Take for instance mazza farms. Every year they legally bring in many Jamaicans and people from all different countries to come in and pick their fruits and vegetables. These people all come here willingly to this state because there’s a monetary advantage, for them and mazza farms.
I have no problem with legal labor practices and low wages here can be considered high wages in other, poorer countries. That is all above board.
The author isn’t talking about legally employed temporary workers though. He is talking about illegal labor. The link below explains how young teens are trafficked from Guatemala into the US to work on chicken farms in Ohio and Maine.
The owners of these farms don’t ever engage directly with the workers in any official way. Instead that job is “contracted out” to “agents”. The “agents” are human traffickers.
This creates layers of separation and plausible deniability for the owner.
The link below is a PBS Frontline documentary
Immigrants essential to our U.S. food system, that would be legal immigrants, that are payed well below the average, could be called slave wages !!
If you want to fix this, then get all the low life’s of the government TIT, or gather up all the panhandlers that seem to be on every corner and give them a job, oh yeah they don’t want to work, there getting free money !!
If Immigrants are essential, pay them a descent wage, there saving your business.
This is worth a gander re the topic at hand: https://forbiddennews.substack.com/p/darkness-by-design-part-1-baalenciaga?utm_source=post-email-title&publication_id=1658626&post_id=151586567&utm_campaign=email-post-title&isFreemail=true&r=2h0n1o&triedRedirect=true&utm_medium=email
A country that can’t feed itself is highly likely to starve. – Anyone with common sense.
Why do you think human trafficking is a multi-billion, maybe a trillion dollar a year industry globally? Why are workers from the Asian Pacific rim serving and supplying USA military bases in the Middle East? Why is African labor still prominent when an embassy needs to be built somewhere or a bombed out region has to be rebuilt? Why has China established so much in industry in Africa? Crimes against humanity. I’m sorry people have fooled themselves thinking we need migrants to work for behemouth agricultural industries, while the investors clean up on the stock exhange, and feed us chemically and genetically altered garbage. From the field, to the factory for added poison and leaching nutrients, then to your table. Most of our produce grown here is sent elsewhere, while ours comes from South America or Mexico. Anyone notice canned mushrooms come from France? Why?

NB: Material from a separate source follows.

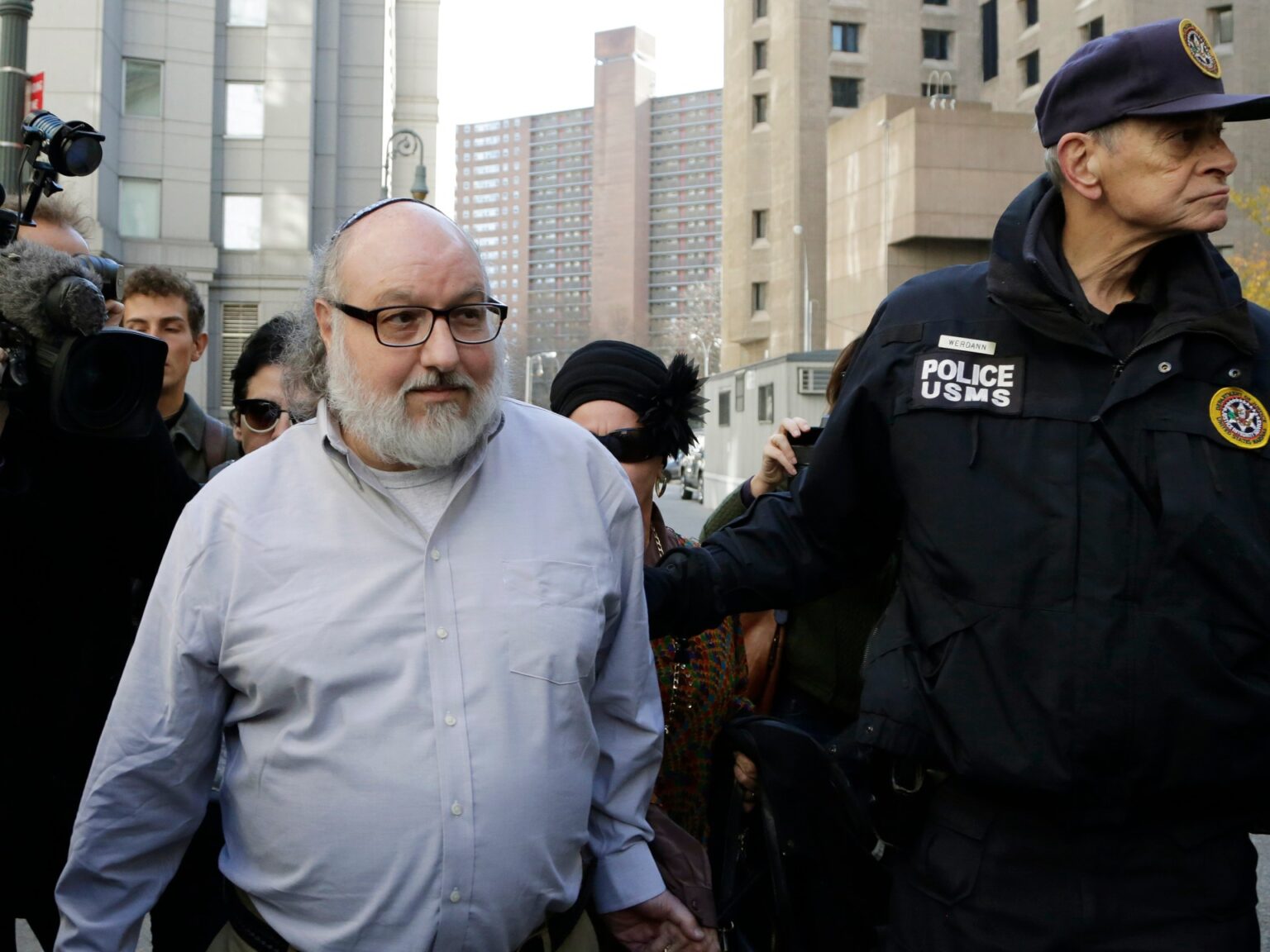 White House unaware that US ambassador to Israel met with convicted spy | Politics News | USAEMALL.com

There was a time when work visas were the norm and necessary to help privately owned farms and seasonal businesses. Unfortunately, it has gone way beyond nessesity to criminal conduct here and abroad.

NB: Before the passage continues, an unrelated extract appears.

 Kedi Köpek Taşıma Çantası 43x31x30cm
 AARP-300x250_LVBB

The use of the term “immigrant” is very loose in the media, public forums and specifically this article. The designation “immigrant” implies in and of itself, that the holder of that status has sought LEGAL pathways to gain entry to the U.S. That said, there are both “immigrant” and “non-immigrant” visa classes to achieve this…. After providing a fact like “undocumented workers account for 67 percent of people harvesting fruit”, it would be unavoidable for myself as an author (or study of the INA) to title this anything but “Illegal Aliens Essential to US Food System”, for the simple fact this distinct group chose to pay cartels, rather than the US Government to to apply for and process a visa.

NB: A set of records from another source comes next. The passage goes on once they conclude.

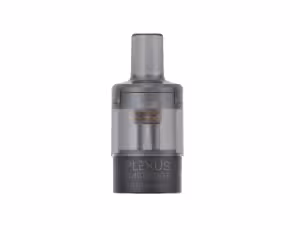 Innokin Plexus 0.8ohm Replacement Pods 2 Pack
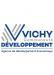 agence vichy developpement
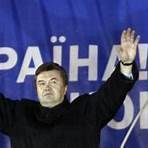 Viktor Yanukovytch3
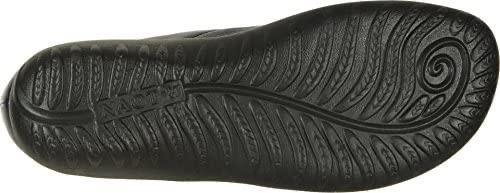 Karo - The Bower Tasmania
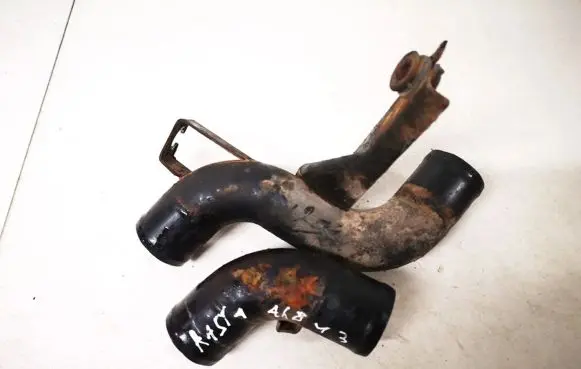 Ford Mondeo Mk III Intercooler hose/pipe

If we did not abort so many of our own home grown babies, we wouldn’t need the migrants to do the labor.
Our own offspring would do it, like we, and our parents/grandparents and ancestors had done before us and like nature meant it to be.
How did we get so off track from the blessings of raising children?
In the big picture, we are pretty darn stupid to murder our future labor force and bring in outsiders to take their place.
Our country is self destructing by following these evil genocidal policies.
The truth hurts…doesn’t it?
If Mr. Albee found a need for domestic help I guess he would just open the kitchen door.